Core Concepts
This guide explains the fundamental concepts you need to understand before configuring your OPBX phone system.
Organizations
An organization represents a tenant in the multi-tenant OPBX system. All data belongs to exactly one organization, and users cannot access data from other organizations.
Key characteristics:
- Complete data isolation between organizations
- Each organization has its own extensions, DIDs, and configuration
- Users belong to exactly one organization
- Service providers can host multiple organizations on a single OPBX instance
If you are a service provider, you can create separate organizations for each of your customers. This keeps their data and configurations completely isolated.
Extensions
Extensions are numbered endpoints in your phone system. They are typically 3-5 digits long and serve as internal phone numbers.
Extension Types
| Type | Purpose | Example |
|---|---|---|
| User | SIP phone assigned to a person | Extension 100 for John Doe |
| Conference | Multi-party audio bridge | Extension 800 for team meetings |
| Ring Group | Group of extensions that ring together | Extension 600 for Sales team |
| IVR | Automated phone menu | Extension 700 for main menu |
| AI Assistant | Routes calls to AI providers | Extension 900 for AI receptionist |
| AI Load Balancer | Distributes calls across AI providers | Extension 901 for AI failover |
| Forward | Forwards calls to external numbers | Extension 101 forwarding to mobile |
| Custom Logic | Advanced routing via webhooks | Extension for custom integrations |
Extension numbers cannot be changed after creation. If you need a different number, delete the extension and create a new one.
DIDs (Phone Numbers)
DIDs (Direct Inward Dialing) are external phone numbers that callers dial to reach your organization.
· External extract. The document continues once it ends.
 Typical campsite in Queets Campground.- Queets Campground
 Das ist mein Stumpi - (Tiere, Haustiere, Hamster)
OPBX supports E.164 format (e.g., +1-555-123-4567).
Each DID has a destination that determines where incoming calls route:
- Extension
- Ring group
- IVR menu
- Business hours routing
- Conference room
- AI assistant
- AI load balancer
DIDs are configured in OPBX but must be purchased and assigned through your Cloudonix account or telecom provider.
Ring Groups
Ring groups distribute incoming calls among multiple extensions using different strategies.
Distribution Strategies
| Strategy | Behavior | Best For |
|---|---|---|
| Simultaneous | All extensions ring at once | Small teams where anyone can answer |
| Round Robin | Rotates through extensions evenly | Balancing workload across agents |
| Sequential | Rings extensions in order | Escalation chains or priority routing |
Each ring group has:
- Member extensions
- Ring timeout (how long to wait before giving up)
- Fallback action (voicemail, another destination, or hang up)
IVR Menus
IVR (Interactive Voice Response) menus provide automated phone navigation. Callers press digits on their keypad to route their call.
IVR Components
- Greeting: Audio played when the menu starts (audio file, URL, or text-to-speech)
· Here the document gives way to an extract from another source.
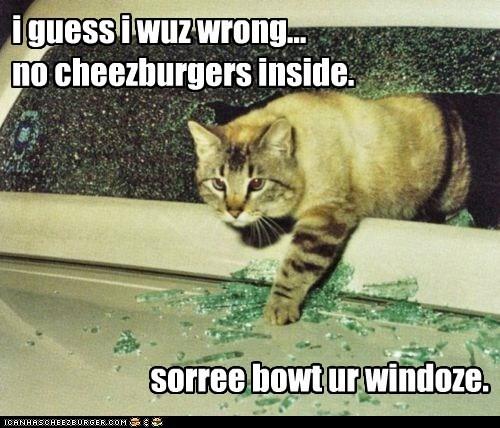 Cheezburger Image 5748589312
- Options: Digit presses (0-9, *, #) mapped to destinations
- Timeout: Action taken if no input received
- Invalid: Action taken if invalid digit pressed
IVR menus support text-to-speech for dynamic content. Enter plain text and OPBX converts it to spoken audio using Cloudonix TTS services.
Business Hours
Business hours enable time-based call routing. Calls route to different destinations depending on whether your business is open or closed.
Configuration Elements
- Weekly Schedule: Define open hours for each day of the week
- Time Zones: Set your local time zone for accurate routing
- Exception Dates: Specify holidays or special closures
- Open Destination: Where calls go during business hours
- Closed Destination: Where calls go after hours (voicemail, emergency line, etc.)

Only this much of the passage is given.